The entries follow. Copy every line in which "indicators" appears.

▸ Stored items from a collection
☆ ☆ ☆ ☆

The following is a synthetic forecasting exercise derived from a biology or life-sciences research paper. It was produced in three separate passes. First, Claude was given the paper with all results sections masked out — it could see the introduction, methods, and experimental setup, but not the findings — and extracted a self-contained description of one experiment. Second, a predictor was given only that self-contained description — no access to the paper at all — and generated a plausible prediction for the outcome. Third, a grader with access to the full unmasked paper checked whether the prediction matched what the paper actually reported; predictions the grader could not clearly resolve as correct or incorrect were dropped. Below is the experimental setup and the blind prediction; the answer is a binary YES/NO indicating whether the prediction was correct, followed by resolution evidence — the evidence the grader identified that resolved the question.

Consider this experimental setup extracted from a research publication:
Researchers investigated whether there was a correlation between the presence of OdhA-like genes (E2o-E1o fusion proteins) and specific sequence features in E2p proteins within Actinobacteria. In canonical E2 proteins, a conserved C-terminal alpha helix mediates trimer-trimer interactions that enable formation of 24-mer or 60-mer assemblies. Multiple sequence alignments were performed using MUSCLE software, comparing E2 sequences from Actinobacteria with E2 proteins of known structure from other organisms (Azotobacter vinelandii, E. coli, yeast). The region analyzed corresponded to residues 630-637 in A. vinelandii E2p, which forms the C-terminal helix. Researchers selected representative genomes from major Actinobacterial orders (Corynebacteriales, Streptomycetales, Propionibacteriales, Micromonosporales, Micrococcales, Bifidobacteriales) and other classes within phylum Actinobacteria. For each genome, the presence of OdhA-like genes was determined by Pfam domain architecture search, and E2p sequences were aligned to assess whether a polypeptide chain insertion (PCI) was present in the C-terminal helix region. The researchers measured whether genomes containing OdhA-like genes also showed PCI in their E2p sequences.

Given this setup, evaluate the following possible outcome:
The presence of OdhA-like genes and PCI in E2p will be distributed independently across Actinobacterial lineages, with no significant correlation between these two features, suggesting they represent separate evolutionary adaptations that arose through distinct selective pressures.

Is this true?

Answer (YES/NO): NO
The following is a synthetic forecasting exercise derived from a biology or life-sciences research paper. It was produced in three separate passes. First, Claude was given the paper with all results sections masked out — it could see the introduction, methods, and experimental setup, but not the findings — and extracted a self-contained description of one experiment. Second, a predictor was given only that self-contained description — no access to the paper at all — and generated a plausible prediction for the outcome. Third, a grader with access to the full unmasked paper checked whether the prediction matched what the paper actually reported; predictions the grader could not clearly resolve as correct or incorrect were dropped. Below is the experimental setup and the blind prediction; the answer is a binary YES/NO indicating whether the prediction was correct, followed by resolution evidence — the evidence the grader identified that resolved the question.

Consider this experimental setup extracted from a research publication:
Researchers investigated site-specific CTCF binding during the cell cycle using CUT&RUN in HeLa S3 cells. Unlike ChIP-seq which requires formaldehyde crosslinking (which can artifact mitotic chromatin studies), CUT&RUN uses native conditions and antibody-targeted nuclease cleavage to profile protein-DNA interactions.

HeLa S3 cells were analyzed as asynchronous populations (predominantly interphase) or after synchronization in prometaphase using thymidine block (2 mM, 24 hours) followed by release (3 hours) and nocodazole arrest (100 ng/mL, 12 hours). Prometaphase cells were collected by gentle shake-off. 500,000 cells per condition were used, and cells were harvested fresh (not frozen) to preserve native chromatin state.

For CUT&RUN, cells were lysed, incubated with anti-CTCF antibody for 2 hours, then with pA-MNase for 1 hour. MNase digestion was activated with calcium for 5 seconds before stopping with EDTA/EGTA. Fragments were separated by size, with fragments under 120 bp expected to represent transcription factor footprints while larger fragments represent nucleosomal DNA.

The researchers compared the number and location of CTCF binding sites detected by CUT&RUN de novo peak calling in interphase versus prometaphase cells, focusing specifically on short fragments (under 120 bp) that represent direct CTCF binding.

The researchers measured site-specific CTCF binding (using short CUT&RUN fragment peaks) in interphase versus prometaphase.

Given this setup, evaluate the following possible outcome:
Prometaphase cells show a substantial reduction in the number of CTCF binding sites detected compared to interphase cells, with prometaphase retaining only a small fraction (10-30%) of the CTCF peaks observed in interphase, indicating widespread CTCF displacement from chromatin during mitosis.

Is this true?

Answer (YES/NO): NO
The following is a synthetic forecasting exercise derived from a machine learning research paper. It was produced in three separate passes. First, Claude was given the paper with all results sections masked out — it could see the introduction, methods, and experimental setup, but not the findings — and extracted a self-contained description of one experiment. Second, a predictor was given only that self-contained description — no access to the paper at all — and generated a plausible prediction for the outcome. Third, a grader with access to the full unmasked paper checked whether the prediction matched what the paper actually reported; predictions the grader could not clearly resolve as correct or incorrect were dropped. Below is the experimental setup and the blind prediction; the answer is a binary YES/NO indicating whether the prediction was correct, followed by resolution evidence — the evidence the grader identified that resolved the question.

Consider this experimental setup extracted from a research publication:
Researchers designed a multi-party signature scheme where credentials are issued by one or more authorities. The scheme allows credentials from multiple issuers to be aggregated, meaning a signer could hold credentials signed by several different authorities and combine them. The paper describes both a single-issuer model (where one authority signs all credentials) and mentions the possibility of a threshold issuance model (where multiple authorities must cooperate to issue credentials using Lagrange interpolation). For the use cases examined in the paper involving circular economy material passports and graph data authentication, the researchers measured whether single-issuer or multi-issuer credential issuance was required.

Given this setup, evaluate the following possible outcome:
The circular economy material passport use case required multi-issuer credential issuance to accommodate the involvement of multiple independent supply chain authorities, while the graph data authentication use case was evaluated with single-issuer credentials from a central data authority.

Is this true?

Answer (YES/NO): NO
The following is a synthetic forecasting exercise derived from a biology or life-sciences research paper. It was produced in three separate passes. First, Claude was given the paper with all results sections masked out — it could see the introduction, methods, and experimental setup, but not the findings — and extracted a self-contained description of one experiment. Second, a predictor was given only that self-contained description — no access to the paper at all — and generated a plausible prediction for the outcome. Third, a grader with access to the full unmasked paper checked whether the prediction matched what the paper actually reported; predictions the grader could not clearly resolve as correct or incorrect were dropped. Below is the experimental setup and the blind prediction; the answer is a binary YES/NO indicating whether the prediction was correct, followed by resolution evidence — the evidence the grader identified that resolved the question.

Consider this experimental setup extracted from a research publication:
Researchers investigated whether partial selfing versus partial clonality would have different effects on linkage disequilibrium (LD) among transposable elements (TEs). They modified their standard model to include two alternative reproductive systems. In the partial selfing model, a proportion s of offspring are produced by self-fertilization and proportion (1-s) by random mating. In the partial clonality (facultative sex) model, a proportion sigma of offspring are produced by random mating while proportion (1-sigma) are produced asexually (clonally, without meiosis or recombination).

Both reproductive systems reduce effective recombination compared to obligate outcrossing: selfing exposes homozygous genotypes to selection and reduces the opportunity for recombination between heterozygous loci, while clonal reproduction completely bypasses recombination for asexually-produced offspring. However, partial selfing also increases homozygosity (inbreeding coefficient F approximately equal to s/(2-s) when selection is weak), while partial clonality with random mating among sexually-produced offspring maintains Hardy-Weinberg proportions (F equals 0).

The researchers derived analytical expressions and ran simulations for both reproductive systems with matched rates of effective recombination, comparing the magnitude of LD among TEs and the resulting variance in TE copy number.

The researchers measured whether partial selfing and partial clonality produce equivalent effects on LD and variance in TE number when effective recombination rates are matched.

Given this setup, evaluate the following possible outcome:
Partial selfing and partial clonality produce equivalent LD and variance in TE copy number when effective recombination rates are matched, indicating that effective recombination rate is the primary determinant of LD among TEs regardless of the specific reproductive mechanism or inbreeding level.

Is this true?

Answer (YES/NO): NO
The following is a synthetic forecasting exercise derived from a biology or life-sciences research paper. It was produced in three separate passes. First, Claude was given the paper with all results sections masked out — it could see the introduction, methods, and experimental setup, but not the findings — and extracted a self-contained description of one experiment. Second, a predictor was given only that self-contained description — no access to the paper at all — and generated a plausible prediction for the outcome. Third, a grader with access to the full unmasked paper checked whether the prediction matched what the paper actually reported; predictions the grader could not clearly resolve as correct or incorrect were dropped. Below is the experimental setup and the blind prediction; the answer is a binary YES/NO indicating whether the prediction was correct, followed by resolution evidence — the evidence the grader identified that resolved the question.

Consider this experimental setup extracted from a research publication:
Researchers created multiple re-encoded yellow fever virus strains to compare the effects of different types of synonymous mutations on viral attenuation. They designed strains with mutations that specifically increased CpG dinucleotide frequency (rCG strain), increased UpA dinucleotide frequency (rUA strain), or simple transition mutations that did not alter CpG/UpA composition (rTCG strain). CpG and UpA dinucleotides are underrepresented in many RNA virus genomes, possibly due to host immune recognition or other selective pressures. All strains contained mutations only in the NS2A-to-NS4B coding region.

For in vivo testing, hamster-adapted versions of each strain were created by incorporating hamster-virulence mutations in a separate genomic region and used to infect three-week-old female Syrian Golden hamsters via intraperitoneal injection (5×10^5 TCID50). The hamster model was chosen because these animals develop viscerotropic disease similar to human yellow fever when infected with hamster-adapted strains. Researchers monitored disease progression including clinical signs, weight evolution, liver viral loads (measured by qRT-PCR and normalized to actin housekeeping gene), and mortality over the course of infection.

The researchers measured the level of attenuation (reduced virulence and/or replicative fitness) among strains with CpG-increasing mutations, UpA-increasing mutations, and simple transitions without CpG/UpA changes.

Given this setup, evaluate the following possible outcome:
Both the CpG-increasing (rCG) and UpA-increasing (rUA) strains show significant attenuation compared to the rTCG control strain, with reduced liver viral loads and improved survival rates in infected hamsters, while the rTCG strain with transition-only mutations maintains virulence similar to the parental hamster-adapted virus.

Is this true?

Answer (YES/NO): NO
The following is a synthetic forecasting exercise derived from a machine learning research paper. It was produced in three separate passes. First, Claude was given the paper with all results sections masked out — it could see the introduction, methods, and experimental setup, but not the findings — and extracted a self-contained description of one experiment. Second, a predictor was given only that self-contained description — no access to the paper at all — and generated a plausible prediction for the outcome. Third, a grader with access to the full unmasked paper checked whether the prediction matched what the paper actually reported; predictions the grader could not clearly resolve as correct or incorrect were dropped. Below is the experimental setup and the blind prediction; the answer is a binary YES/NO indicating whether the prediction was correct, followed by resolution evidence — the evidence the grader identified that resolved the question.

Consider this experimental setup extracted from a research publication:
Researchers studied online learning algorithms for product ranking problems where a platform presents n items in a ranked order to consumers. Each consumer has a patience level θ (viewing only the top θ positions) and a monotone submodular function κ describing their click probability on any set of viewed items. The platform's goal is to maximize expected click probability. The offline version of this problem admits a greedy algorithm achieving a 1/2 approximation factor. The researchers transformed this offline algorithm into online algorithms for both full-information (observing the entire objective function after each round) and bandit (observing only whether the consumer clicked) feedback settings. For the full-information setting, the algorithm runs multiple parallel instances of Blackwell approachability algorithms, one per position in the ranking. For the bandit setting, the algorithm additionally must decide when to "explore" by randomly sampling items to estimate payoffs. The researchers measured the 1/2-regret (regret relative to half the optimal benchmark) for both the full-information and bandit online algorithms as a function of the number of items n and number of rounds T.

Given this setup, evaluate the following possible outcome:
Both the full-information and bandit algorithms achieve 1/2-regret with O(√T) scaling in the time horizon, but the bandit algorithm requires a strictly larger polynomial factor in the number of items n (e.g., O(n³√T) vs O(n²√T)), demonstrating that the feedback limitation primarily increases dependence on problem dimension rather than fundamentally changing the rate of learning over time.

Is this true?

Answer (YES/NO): NO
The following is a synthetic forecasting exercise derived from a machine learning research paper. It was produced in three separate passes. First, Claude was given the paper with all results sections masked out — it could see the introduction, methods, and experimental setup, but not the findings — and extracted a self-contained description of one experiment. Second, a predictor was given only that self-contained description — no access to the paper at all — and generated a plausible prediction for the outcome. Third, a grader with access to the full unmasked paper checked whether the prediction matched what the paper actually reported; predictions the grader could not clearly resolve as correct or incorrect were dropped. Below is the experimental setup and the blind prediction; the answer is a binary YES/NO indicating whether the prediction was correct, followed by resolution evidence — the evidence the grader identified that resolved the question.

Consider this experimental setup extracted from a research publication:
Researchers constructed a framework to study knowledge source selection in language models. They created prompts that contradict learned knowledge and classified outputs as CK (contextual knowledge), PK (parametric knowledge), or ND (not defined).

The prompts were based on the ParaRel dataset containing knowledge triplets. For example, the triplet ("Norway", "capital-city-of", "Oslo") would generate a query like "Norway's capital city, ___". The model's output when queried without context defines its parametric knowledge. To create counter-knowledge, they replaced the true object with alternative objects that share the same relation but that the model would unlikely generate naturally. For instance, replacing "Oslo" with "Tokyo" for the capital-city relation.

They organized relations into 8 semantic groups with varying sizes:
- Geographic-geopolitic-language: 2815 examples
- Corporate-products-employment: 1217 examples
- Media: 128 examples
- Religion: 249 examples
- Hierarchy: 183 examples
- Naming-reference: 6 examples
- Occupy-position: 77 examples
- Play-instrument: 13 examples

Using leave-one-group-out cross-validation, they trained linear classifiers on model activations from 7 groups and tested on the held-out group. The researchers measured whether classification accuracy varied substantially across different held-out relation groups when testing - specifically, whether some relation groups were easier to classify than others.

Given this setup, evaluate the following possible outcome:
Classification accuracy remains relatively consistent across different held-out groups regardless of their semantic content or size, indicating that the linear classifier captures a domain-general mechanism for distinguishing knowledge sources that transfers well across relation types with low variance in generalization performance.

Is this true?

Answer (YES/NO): YES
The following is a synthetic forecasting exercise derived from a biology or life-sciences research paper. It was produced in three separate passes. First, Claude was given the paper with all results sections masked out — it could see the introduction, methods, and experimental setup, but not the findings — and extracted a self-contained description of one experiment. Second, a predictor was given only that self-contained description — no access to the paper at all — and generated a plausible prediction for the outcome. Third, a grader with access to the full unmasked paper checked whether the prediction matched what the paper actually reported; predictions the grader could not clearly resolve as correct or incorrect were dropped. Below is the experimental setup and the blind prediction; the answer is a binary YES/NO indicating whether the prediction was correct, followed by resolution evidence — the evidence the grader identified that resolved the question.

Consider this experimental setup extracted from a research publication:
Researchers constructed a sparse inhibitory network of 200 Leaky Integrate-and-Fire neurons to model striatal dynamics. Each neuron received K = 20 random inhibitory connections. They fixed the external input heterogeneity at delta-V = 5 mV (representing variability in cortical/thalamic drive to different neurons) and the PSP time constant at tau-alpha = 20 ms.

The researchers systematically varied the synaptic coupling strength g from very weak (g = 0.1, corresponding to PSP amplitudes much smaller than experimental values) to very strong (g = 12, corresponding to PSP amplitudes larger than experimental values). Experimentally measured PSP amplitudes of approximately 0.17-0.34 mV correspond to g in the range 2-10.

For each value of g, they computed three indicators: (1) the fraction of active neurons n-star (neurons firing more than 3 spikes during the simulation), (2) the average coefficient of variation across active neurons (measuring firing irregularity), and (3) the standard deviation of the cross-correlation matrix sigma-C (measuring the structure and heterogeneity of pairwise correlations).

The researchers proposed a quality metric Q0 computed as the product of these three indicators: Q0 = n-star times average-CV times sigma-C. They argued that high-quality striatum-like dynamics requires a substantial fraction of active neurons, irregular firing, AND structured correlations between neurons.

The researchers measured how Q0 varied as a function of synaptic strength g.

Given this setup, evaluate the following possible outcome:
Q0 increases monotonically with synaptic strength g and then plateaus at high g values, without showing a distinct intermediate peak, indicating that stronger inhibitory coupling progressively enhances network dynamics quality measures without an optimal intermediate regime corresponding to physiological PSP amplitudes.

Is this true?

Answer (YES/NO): NO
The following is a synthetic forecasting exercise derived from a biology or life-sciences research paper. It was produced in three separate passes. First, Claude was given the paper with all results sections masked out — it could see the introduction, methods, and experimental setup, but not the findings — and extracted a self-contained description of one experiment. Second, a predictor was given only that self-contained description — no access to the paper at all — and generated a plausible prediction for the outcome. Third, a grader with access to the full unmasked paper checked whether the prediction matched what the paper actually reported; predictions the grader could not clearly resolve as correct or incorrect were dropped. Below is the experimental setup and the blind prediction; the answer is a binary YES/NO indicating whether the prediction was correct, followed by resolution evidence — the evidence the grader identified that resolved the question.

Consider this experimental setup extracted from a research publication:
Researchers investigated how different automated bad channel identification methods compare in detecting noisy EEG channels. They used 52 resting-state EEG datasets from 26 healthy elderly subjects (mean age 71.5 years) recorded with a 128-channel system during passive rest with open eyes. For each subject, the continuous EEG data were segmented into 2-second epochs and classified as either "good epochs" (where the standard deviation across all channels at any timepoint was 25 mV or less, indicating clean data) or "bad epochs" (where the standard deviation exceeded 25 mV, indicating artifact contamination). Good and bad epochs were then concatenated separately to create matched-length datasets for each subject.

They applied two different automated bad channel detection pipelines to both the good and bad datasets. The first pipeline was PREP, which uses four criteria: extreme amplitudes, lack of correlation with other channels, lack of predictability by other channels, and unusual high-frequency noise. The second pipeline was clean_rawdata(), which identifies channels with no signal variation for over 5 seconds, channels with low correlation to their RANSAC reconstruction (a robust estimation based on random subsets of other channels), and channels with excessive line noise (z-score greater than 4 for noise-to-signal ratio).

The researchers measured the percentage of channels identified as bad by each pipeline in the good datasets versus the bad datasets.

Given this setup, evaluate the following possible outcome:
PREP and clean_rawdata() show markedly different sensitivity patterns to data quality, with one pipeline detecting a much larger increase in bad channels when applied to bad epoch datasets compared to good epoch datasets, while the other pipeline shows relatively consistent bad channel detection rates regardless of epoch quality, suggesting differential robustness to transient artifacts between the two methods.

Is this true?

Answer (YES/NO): NO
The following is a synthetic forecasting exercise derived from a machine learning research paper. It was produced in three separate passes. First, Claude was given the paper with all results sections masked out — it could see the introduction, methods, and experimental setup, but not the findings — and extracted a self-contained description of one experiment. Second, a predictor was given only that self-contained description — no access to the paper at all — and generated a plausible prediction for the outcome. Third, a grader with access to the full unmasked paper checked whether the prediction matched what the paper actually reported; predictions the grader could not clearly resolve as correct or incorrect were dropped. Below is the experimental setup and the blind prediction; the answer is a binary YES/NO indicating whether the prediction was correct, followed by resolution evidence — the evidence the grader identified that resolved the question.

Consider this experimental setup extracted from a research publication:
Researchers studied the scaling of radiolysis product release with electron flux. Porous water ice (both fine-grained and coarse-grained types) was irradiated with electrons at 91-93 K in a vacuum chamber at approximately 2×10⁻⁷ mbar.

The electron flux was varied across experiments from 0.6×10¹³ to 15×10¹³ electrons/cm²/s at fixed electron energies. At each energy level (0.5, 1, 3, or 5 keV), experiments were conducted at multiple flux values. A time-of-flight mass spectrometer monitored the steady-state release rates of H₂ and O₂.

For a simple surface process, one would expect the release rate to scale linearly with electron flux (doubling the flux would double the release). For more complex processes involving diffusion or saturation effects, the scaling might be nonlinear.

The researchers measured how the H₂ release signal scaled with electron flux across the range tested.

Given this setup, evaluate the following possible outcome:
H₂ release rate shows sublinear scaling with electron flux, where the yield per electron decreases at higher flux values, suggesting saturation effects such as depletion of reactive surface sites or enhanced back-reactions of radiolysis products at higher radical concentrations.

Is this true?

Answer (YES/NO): NO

☆ ☆ ☆ ☆

▸ TASK RESPONSE
For each value of g, they computed three indicators: (1) the fraction of active neurons n-star (neurons firing more than 3 spikes during the simulation), (2) the average coefficient of variation across active neurons (measuring firing irregularity), and (3) the standard deviation of the cross-correlation matrix sigma-C (measuring the structure and heterogeneity of pairwise correlations).
The researchers proposed a quality metric Q0 computed as the product of these three indicators: Q0 = n-star times average-CV times sigma-C. They argued that high-quality striatum-like dynamics requires a substantial fraction of active neurons, irregular firing, AND structured correlations between neurons.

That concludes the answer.